SELECTED EXCERPT:

Ha ha, great minds think alike! Just yesterday I made a database size sensor so I could monitor the growth of the file. I’m using Hassbian with the default SQLite database so my sensor is just a filesize sensor.

For those wanting to do that for the basic SQLite db file (or any other file for that matter), here is the setup:

  1. Add a command_line sensor to your config.
    This uses the stat command with -c %s format option to retrieve the total file size in bytes. I divide by 1024 twice to get from bytes to MB. You can tweak the template to your liking. I also bumped the scan_interval up from the default of 60s to 900s (15 minutes) as I’ve been trying to reduce how much data is going into my database.
  - platform: command_line
    name: 'filesize_db'
    command: 'stat -c %s "/home/homeassistant/.homeassistant/home-assistant_v2.db"'
    unit_of_measurement: 'MB'
    value_template: '{{ (value|int / 1024 / 1024)|round(1) }}'
    scan_interval: 900
  1. I like to add an entry to customize too for name and icon (remember that’s in customize under homeassistant)
- sensor.filesize_db:
  friendly_name: SQLite DB size
  icon: mdi:database

image

Hope that helps others using the default database setup.

5 Likes

Over the last week or so I’ve been looking into what is causing my database to grow so big. When I upgrade home assistant this last time it took almost 2 hours to start up because of some database operations is was doing on a 20+GB sqlite3 database. I know I don’t have 20GB of truly useful data in all that.

TL;DR Found the offenders and now only include entities that I want to see in either History or Logbook.

I’m sure someone will find these helpful so here are a couple queries that helped by find the culprits. Note, I’m using the default SQLite database on Hassbian. To speed things up and prevent corrupting my database I stopped home assistant, copied the homeassistant_v2.db over to my desktop, and began my investigation.

One of the first things I did was run sqlite3_analyzer and got a report on which tables were the biggest.

Events table

The events table accounts for 2/3 of the database size. Every sensor event the “event_data” field includes a full copy of the json for both the old and new states. This table doesn’t have an entity_id column so it makes it hard to track down which sensors to blame. The following query with a common table expression (CTE) can do that but beware if you have a multi-GB database it could take a really long time. The result of this query is each entity id, the total size of all event_data, the number of events for that entity_id, and the average size of event_data per event.

WITH step1 AS (
    SELECT *, INSTR(event_data, '"entity_id": "') AS i
    FROM events),
step2 AS (
    SELECT *, CASE WHEN i>0 THEN SUBSTR(event_data, i+14) ELSE '' END AS sub
    FROM step1),
step3 AS (
    SELECT *, SUBSTR(sub, 0, INSTR(sub, '"')) AS entity_id
    from step2)
SELECT entity_id, SUM(LENGTH(event_data)) size, COUNT(*) count, SUM(LENGTH(event_data))/COUNT(*) avg
FROM step3
GROUP BY entity_id
ORDER BY size DESC;

To investigate a single event by entity_id use this (make sure to keep that trailing double quote where it is):

SELECT * FROM events WHERE event_data LIKE '%sensor.home_power_main"%';

States table

The states table accounts for the other 1/3 of the database. Make essentially the same query there is a lot simpler and faster as it includes and is indexed on an entity_id column. Similarly the attributes is the big column here as it contains the json blob for the state.

EXCERPTED DATA:

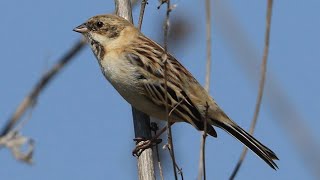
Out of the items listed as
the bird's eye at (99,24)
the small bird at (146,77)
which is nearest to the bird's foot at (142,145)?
the small bird at (146,77)

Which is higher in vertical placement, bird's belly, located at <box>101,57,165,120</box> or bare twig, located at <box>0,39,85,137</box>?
bare twig, located at <box>0,39,85,137</box>

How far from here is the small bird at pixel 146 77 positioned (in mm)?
3645

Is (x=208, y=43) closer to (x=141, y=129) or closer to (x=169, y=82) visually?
(x=141, y=129)

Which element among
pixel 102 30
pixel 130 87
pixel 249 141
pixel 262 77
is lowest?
pixel 249 141

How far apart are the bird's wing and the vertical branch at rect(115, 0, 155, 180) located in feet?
0.53

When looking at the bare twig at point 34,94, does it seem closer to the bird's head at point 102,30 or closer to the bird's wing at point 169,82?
the bird's wing at point 169,82

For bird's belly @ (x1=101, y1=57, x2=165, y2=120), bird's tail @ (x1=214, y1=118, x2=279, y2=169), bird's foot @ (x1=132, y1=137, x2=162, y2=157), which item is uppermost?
bird's belly @ (x1=101, y1=57, x2=165, y2=120)

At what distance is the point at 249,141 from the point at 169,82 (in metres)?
0.66

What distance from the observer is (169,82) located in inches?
145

PROBLEM SET:
1: In the database-size thread, swap "tweak" for "adjust" and write out the passage between "1. Add a command_line" and "into my database.", inclusive.
2: Answer these questions from the database-size thread:
(a) To what value was the sensor's scan_interval raised?
(b) How large was the SQLite database that took almost 2 hours to start up after an upgrade?
(c) What fraction of the database size does the events table account for?
3: Extend the database-size thread, picking up after its last sentence.
The records have no connection to the database-size thread.

ANSWERS FOR THE EXERCISE:
1:
1. Add a command_line sensor to your config.
    This uses the stat command with -c %s format option to retrieve the total file size in bytes. I divide by 1024 twice to get from bytes to MB. You can adjust the template to your liking. I also bumped the scan_interval up from the default of 60s to 900s (15 minutes) as I’ve been trying to reduce how much data is going into my database.

2:
(a) 900s (15 minutes), up from the default of 60s
(b) 20+GB
(c) 2/3

3:
SELECT entity_id, SUM(LENGTH(attributes)) size, COUNT(*) count, SUM(LENGTH(attributes))/COUNT(*) avg
FROM states
GROUP BY entity_id
ORDER BY size DESC;

To investigate a single entity_id in the states table use this:

SELECT * FROM states WHERE entity_id = 'group.thermostats';

Discoveries

Here are a few of my take aways after investigating and tweaking:

  • The bigger the database the slower the startup and shutdown
  • Each restart dumps a bunch of events into the database
  • Disabling history and logbook or excluding entities from either has no effect on the database. It will keep storing all the data even if you’re not looking at it.
  • Most of my database is json blobs
  • Most of the json blobs are duplicate data
  • z-wave devices store a ton of information! A single Aeotec Smart Home Energy meter has 25 different sensors (25!!!) I only need 3 of those for viewing useful data in history (zwave spec here)
  • The zwave option “Exclude this entity from Home Assistant” does not exclude it from recorder (not sure what it does…)
  • If you don’t care to see it in History or Logbook don’t allow the recorder to persist it

Recorder inclusion and exclusion

Since 95% of my database entries were storing stuff I didn’t care about I began with the approach that I should include only what I want to see in History or Logbook. Home Assistant provides a way to do this in the recorder component configuration. I should also point out that automations don’t need anything from recorder or the database. They will keep working just fine with it disabled.

UPDATE: The include/exclude code has been re-written as of 0.57. I’ve made some comments on how it works in this later post. Basically you don’t have to do the weird trick to include only a few of a domain while specifying other include:domains.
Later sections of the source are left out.